A tense standoff at the school went on for three days between the terrorists, Russian troops and armed local citizens - many of whom had family members trapped inside. Five years later, no one is still exactly sure what ignited the fighting, but soon the terrorists inside and people outside began shooting, prompting the Russian troops to storm the school. In the end, more than 300 people were killed, a majority of them children - in some cases, entire families were wiped out.

On today's BBC news, Oliver Bullough, the Caucasus Editor for the Institute for War and Peace Reporting, asks "Could [the] Beslan Tragedy Happen Again?" He gives some interesting insights into the thinking of the Chechens at the time of the Beslan attack. Shamil Basayev, mastermind of the attack, apparently really believed that Russia would give in to his demands that Russia give Chechnya its independence and that President Putin resign, in an interview following Beslan, Basayev said he "did not expect this (Russia's assault on the school)." By 2006 Basayev would be dead - blown up by Russian special forces soldiers, Aslan Maskhadov, leader of the Chechen rebels, died the year before in 2005.

For awhile it seemed like the insurgency in the Caucasus was largely finished, Russia even ended its decade-long anti-terrorism operation in Chechnya earlier this year. But Bullough argues that the passing of leaders like Basayev and Maskhadov has only paved the way for more radical voices to emerge, namely a rebel named Doku Umarov.

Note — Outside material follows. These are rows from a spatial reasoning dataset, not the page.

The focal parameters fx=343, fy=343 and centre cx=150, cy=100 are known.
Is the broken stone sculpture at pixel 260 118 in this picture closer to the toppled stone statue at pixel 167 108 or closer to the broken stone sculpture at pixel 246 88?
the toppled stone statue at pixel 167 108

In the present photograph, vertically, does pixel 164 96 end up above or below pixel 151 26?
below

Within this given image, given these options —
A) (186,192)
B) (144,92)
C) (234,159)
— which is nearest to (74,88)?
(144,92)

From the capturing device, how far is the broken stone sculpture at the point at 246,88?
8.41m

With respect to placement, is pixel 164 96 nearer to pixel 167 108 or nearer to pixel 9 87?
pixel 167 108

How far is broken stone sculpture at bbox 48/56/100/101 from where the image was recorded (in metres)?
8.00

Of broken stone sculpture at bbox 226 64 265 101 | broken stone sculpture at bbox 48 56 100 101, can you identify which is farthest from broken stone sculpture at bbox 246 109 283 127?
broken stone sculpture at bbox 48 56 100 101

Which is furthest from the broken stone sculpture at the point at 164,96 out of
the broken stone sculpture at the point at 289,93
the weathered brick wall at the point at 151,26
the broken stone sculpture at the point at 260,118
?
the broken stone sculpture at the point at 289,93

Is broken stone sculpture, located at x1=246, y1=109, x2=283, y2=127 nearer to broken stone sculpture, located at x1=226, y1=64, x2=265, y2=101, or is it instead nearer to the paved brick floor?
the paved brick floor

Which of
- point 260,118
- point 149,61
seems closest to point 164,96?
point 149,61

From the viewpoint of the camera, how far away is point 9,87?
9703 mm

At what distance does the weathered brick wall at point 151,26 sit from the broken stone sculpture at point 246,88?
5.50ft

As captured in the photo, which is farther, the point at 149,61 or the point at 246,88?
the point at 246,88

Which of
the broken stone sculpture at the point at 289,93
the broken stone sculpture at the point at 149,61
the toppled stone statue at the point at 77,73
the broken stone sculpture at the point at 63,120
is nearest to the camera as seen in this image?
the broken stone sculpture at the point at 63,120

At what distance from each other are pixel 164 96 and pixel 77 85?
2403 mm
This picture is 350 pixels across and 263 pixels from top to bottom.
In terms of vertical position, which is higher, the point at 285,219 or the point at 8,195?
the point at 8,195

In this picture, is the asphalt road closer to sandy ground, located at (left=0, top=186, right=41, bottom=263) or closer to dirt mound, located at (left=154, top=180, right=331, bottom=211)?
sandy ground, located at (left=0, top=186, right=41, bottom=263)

For Russia, the rise of Umarov is especially disturbing. Chechen leaders like Basayev and Maskhadov were basically nationalists using terrorism to carve out an independent homeland. Umarov, meanwhile, declared himself the head of the 'Caucasus Emirate' that included not only Chechnya, but the rest of the Caucasus region as well, and declared he would use it as a base to spread sharia law to all other Muslim countries around the world - basically, Umarov was fully embracing the al-Qaeda theology of global jihad.

His movement has been attracting converts fed up with the poverty and lack of opportunities that plague the Caucasus region. Recent high-profile attacks in the neighboring Republic of Ingushetia that included a bombing of a police station last month and the attempted assassination-by-bomb of Ingushetia's president show that the terror threat is once again growing in Southern Russia, only this time it's based not on the fight for an independent homeland, but instead belief in a warped ideology.